Saved data entries
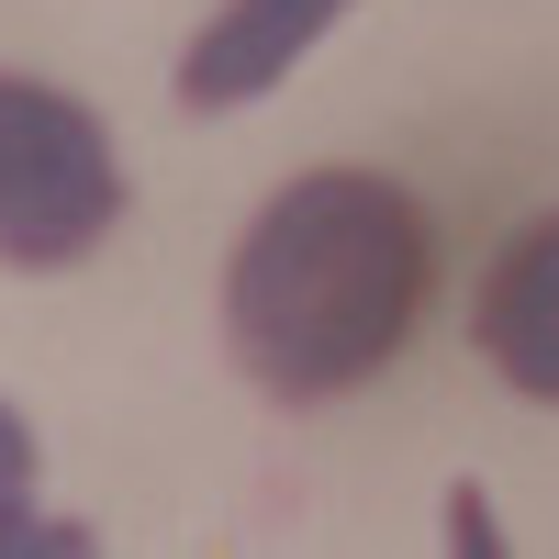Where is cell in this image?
Returning <instances> with one entry per match:
<instances>
[{
	"mask_svg": "<svg viewBox=\"0 0 559 559\" xmlns=\"http://www.w3.org/2000/svg\"><path fill=\"white\" fill-rule=\"evenodd\" d=\"M481 358L503 369V392L559 414V213L503 236V258L481 280Z\"/></svg>",
	"mask_w": 559,
	"mask_h": 559,
	"instance_id": "cell-4",
	"label": "cell"
},
{
	"mask_svg": "<svg viewBox=\"0 0 559 559\" xmlns=\"http://www.w3.org/2000/svg\"><path fill=\"white\" fill-rule=\"evenodd\" d=\"M23 548H90V537L34 515V426L0 403V559H23Z\"/></svg>",
	"mask_w": 559,
	"mask_h": 559,
	"instance_id": "cell-5",
	"label": "cell"
},
{
	"mask_svg": "<svg viewBox=\"0 0 559 559\" xmlns=\"http://www.w3.org/2000/svg\"><path fill=\"white\" fill-rule=\"evenodd\" d=\"M123 224L112 123L57 79L0 68V269H79Z\"/></svg>",
	"mask_w": 559,
	"mask_h": 559,
	"instance_id": "cell-2",
	"label": "cell"
},
{
	"mask_svg": "<svg viewBox=\"0 0 559 559\" xmlns=\"http://www.w3.org/2000/svg\"><path fill=\"white\" fill-rule=\"evenodd\" d=\"M358 0H224V12L179 45V112H247L292 79Z\"/></svg>",
	"mask_w": 559,
	"mask_h": 559,
	"instance_id": "cell-3",
	"label": "cell"
},
{
	"mask_svg": "<svg viewBox=\"0 0 559 559\" xmlns=\"http://www.w3.org/2000/svg\"><path fill=\"white\" fill-rule=\"evenodd\" d=\"M448 548H459V559H492V548H503V526H492L481 481H448Z\"/></svg>",
	"mask_w": 559,
	"mask_h": 559,
	"instance_id": "cell-6",
	"label": "cell"
},
{
	"mask_svg": "<svg viewBox=\"0 0 559 559\" xmlns=\"http://www.w3.org/2000/svg\"><path fill=\"white\" fill-rule=\"evenodd\" d=\"M437 292L426 202L381 168H302L247 213L224 258V347L269 403H347L403 358Z\"/></svg>",
	"mask_w": 559,
	"mask_h": 559,
	"instance_id": "cell-1",
	"label": "cell"
}]
</instances>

Exercise requirements: Return each line of the data above that contains the string "instances".

Response to the exercise:
Returning <instances> with one entry per match:
<instances>
</instances>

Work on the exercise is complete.